This week’s Busted Knuckles tackles DC and Marvel’s marketing approach. After examining such common complaints as the continuity-laden storylines, the narrow focus on direct marketing, Smith asks a rare question about the typical setting of both DC and Marvel superhero stories:
Marvel and DC Comics really need to stick their head out of the office once in a while and see that this is a huge planet outside the streets of New York.
Not everything revolves around the Big Apple. Of course there are a few fictional cities like Gotham City, but that’s just New York with another suit of clothes. Both Marvel and DC love having blurbs in The New York Times. I believe it’s first and foremost an office ego stroke because it’s what’s important to them as locals. Yes, The New York Times is a world wide read paper, but if there’s no follow up then that’s just a one-night stand and not a long time relationship. In business you’re supposed to be in it for the long haul.
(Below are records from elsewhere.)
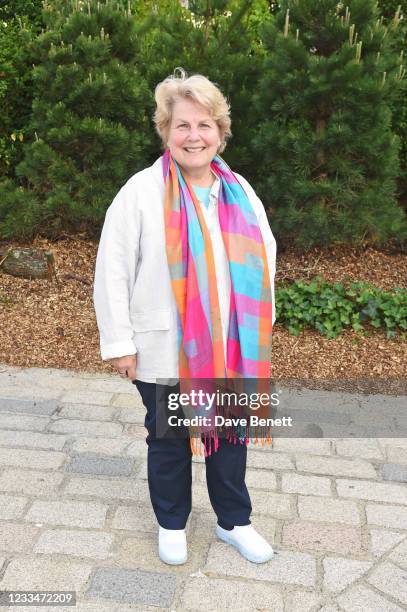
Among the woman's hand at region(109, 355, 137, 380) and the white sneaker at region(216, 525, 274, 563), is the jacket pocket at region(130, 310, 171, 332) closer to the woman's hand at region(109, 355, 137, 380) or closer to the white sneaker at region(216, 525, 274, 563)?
the woman's hand at region(109, 355, 137, 380)

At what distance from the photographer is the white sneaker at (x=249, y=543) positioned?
2.89m

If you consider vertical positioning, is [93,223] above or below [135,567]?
below

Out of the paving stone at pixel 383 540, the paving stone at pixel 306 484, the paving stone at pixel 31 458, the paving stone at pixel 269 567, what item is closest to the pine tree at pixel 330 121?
the paving stone at pixel 306 484

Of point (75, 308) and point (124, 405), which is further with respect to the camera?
point (75, 308)

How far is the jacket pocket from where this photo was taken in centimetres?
264

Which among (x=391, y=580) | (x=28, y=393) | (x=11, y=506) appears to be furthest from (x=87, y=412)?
(x=391, y=580)

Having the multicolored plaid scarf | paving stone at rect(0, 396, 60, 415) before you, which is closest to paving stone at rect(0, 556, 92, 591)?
the multicolored plaid scarf

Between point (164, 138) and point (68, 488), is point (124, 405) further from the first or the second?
point (164, 138)

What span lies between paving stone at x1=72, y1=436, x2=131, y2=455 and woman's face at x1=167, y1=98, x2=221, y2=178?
1.69 m

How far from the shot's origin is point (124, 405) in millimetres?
4281

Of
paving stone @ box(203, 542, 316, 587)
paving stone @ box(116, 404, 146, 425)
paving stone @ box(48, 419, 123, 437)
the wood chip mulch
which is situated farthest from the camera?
the wood chip mulch

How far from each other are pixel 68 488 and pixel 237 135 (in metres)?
3.56

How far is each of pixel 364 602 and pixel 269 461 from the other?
1.09 metres

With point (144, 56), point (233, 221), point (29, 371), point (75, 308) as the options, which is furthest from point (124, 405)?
point (144, 56)
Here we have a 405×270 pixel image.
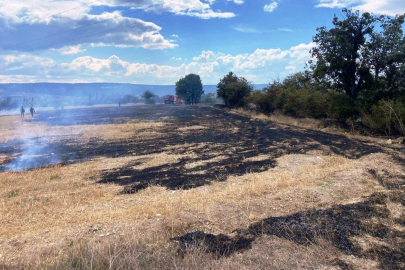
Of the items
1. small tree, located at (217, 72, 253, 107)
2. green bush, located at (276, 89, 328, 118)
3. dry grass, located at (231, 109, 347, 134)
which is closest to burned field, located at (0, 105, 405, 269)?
dry grass, located at (231, 109, 347, 134)

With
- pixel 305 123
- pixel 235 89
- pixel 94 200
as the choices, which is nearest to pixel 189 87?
pixel 235 89

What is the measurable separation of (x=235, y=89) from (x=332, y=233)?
1608 inches

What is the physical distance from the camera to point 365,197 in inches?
247

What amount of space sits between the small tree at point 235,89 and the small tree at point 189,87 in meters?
37.8

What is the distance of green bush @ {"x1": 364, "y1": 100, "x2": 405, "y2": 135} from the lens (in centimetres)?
1473

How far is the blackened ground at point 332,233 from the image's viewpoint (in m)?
4.12

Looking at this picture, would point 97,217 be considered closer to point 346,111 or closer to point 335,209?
point 335,209

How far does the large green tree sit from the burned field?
6.55 meters

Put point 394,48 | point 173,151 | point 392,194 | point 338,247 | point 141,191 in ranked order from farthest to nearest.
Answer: point 394,48
point 173,151
point 141,191
point 392,194
point 338,247

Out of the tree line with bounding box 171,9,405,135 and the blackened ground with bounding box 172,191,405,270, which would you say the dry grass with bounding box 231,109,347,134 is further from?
the blackened ground with bounding box 172,191,405,270

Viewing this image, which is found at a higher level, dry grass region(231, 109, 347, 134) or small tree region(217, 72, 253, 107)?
small tree region(217, 72, 253, 107)

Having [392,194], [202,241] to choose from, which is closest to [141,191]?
[202,241]

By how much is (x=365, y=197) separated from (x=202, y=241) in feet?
13.4

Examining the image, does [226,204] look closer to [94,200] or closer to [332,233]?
[332,233]
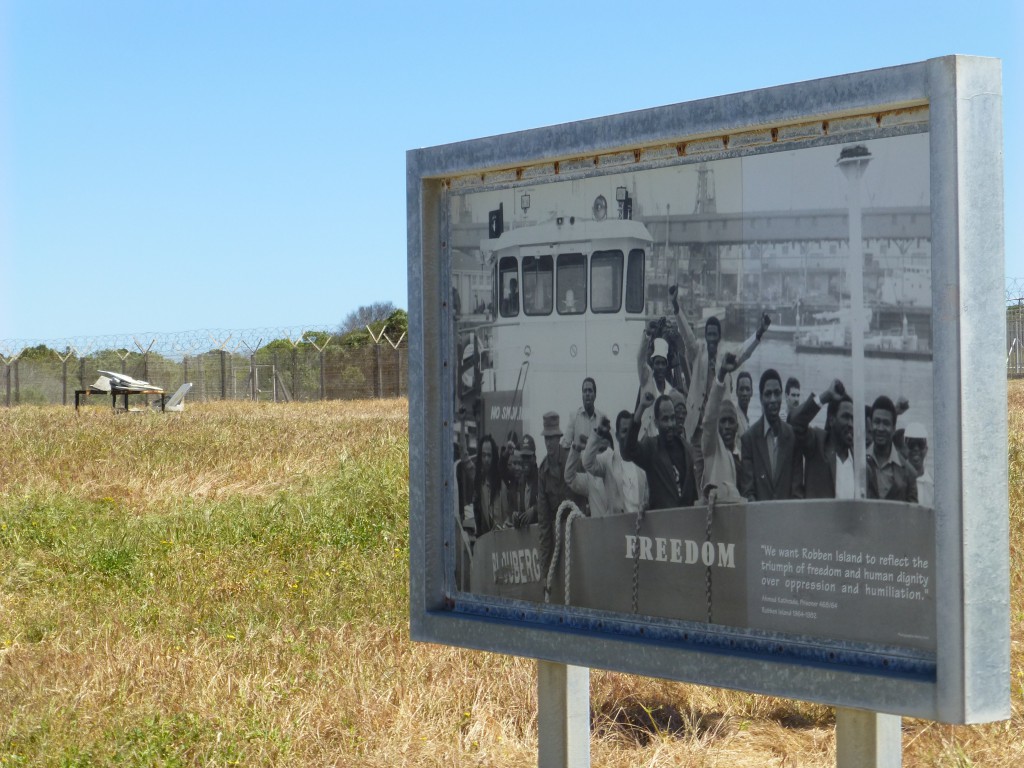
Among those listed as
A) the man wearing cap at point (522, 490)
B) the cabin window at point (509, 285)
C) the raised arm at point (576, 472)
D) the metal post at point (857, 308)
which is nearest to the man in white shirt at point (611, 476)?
the raised arm at point (576, 472)

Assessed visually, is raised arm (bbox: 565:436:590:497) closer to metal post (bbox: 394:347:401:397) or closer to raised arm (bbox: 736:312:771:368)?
raised arm (bbox: 736:312:771:368)

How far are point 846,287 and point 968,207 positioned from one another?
9.7 inches

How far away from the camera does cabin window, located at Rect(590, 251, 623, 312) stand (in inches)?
94.7

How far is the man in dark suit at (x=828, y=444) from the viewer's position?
2035 mm

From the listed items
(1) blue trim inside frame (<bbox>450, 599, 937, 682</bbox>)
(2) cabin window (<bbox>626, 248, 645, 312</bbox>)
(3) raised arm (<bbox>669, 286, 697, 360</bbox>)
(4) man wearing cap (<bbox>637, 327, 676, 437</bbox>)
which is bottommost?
(1) blue trim inside frame (<bbox>450, 599, 937, 682</bbox>)

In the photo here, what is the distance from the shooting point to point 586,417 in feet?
8.14

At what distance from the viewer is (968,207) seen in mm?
1871

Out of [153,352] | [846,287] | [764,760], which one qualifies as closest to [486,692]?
[764,760]

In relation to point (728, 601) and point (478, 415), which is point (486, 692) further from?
point (728, 601)

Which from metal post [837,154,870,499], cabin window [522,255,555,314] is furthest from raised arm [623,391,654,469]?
metal post [837,154,870,499]

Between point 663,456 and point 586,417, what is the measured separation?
22 centimetres

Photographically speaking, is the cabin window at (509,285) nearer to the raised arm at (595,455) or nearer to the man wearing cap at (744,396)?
the raised arm at (595,455)

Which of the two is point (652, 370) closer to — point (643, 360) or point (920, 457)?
point (643, 360)

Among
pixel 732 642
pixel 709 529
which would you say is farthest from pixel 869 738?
pixel 709 529
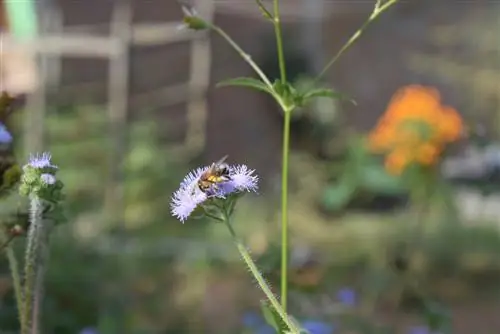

That New York Times article shouldn’t be the end; it should be the start. You take that and run as long and as far as you can. All the time you’re running with that you should be working on the next one to fly with.
As a writer and a marketing person I am amazed that there aren’t more stories and characters that take place more nationally and globally. Why can’t a story take place in North Dakota, Alabama, or Caldwell Idaho and have as much impact, drama and passion as one in New York? Sure, the writer is gonna have to work a little harder, but so what? Are we just collecting a check or are we gonna be really creative?